FAJAR.CO.ID — Persamaan nasib dan cita-cita telah mendorong kerajaan Bone dan Buton menjalin hubungan kerja sama. Hal ini diawali ketika Arung Palakka bersama pengikutnya mengamankan diri ke Buton setelah terdesak oleh upaya ekspansi politik kerajaan Gowa pada awal abad ke-17.
Kekalahan Kerajaan Bone di Pasempe, menyebabkan Raja Bone La Tenriaji Tosenrima ditangkap bersama pembesar dan bangsawan yang turut dalam perang, termasuk keluarga Arung Palakka. Mereka diasingkan ke Kerajaan Siang (kini wilayah Pangkep) dan kemudian dipindahkan ke Kerajaan Gowa.

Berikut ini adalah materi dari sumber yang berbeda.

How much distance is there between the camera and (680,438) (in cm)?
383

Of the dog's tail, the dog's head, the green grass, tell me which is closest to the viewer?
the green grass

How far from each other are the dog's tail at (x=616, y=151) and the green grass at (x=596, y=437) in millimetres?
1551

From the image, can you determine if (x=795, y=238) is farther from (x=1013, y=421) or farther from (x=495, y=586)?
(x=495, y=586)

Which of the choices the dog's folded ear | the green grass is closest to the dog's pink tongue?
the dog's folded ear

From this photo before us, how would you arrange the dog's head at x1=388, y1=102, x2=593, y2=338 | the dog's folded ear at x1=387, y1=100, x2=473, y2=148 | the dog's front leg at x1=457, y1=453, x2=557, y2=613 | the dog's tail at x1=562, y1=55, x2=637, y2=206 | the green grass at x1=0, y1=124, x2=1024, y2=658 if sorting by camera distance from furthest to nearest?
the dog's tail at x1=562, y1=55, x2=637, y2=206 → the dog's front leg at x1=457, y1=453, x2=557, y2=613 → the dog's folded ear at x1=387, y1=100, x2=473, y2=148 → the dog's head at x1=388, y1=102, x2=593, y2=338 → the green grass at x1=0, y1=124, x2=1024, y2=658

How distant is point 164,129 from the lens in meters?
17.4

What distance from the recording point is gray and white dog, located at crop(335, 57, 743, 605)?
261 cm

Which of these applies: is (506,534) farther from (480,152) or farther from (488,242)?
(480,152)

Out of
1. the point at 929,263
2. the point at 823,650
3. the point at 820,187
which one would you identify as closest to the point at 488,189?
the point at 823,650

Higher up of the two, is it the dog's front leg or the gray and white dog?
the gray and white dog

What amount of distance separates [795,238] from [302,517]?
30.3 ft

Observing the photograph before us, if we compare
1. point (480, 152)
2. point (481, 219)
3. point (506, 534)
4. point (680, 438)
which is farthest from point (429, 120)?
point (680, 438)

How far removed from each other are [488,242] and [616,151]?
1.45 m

Ketika dalam pengasingan di Gowa, Arung Palakka sangat disenangi Karaeng Patingalloang karena berkepribadian yang kuat, cerdas, gagah dan simpatik. Karena itulah dia diangkat menjadi pembawa puang bagi Karaeng Pattingaloang.
Dalam lingkungan istana, Arung Palakka bebas bergaul dengan pemuda-pemuda bangsawan Gowa, termasuk Sultan Hasanuddin. Ia sendiri dalam lingkungan istana dikenal dengan nama Daeng Serang, nama yang diberikan oleh Karaeng Pattingaloang.
Ketika Arung Palakka memasuki masa dewasa (20 tahun) mulai pula timbul kesadaran akan harkat dan martabatnya sebagai bangsawan Bugis. Disadarinya kedudukan sekeluarga pada masa itu sebagai tawanan perang, yang pada hakikatnya tidak jauh berbeda dengan kedudukan budak, karena segala tindak tanduknya tidak lepas dari kontrol dan pengawasan kerajaan Gowa sebagai tuannya.
Terlebih lagi setelah jatuhnya benteng Panakukkang ketangan VOC pada tanggal 12 Juni 1660 yang membawa pengaruh yang sangat besar dalam menentukan nasib orang Bone selanjutnya. Dalam hal ini kerajaan Gowa terpaksa merubah kebijaksanaan politiknya terhadap tawanan perangnya.